Outre la grande rétrospective sur le Surréalisme à Beaubourg avant fermeture, outre les Picasso cubistes de la Fondation Berggruen à l’Orangerie, outre les chefs d’œuvre de Caillebotte au musée d’Orsay, on ne saurait trop recommander aux amoureux de l’Art l’exposition au petit musée du Sénat d’une peintre brésilienne, Tarsila do Amaral, qui, au siècle dernier dans les années 20, révolutionna la représentation et l’image du Brésil à l’aube de son entrée dans la modernité.

Un peu d’histoire.

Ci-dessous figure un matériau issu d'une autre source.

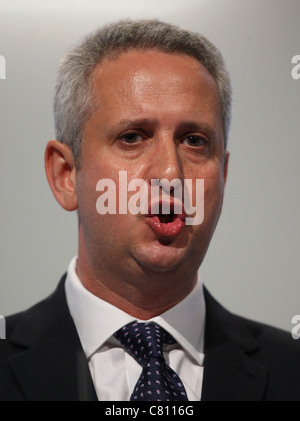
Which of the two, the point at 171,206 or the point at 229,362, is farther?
the point at 229,362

A peine finies la guerre mondiale et ses saignées monstrueuses honnies par une génération perdue qui ne rêve que d’oubli, de ruptures et de fêtes, les Années Folles commencent. En janvier 1922, s’ouvre un bar-cabaret qui va faire fureur dans la Nuit parisienne, Le Bœuf sur le toit, ainsi nommé d’après une samba du carnaval de Rio, mise en musique par un jeune musicien français revenu de là-bas, Darius Milhaud, et mise en scène par Jean Cocteau à la Comédie des Champs-Élysées avec un vif succès dès 1920. En février 1922, sept musiciens noirs, les Batutas, rois de la samba, venus de Rio, se produisent six mois durant au Shéhérazade, un dancing du Faubourg Montmartre, au grand dam de la presse bien-pensante de Rio, déchainée contre cette musique de nègres, qui donnerait une image déplorable du Brésil. Le Brésil de l’Ordre et du Progrès, selon la devise ornant le drapeau national et inspirée du positivisme d’Auguste Comte.

Décembre de la même année 1922, un intellectuel brésilien, Oswald de Andrade et sa compagne peintre, Tarsila do Amaral, rallient Paris et se lient sur le champ avec l’avant-garde artistique et littéraire d’après-guerre. Intrigué puis séduit, le Paris noctambule et celui des artistes se met bientôt à l’écoute du Brésil. Un nouveau pays surgit, envoûtant, en mouvement perpétuel, l’âme aventurière et futuriste. Bien loin du Brésil post-colonial à l’européenne d’alors.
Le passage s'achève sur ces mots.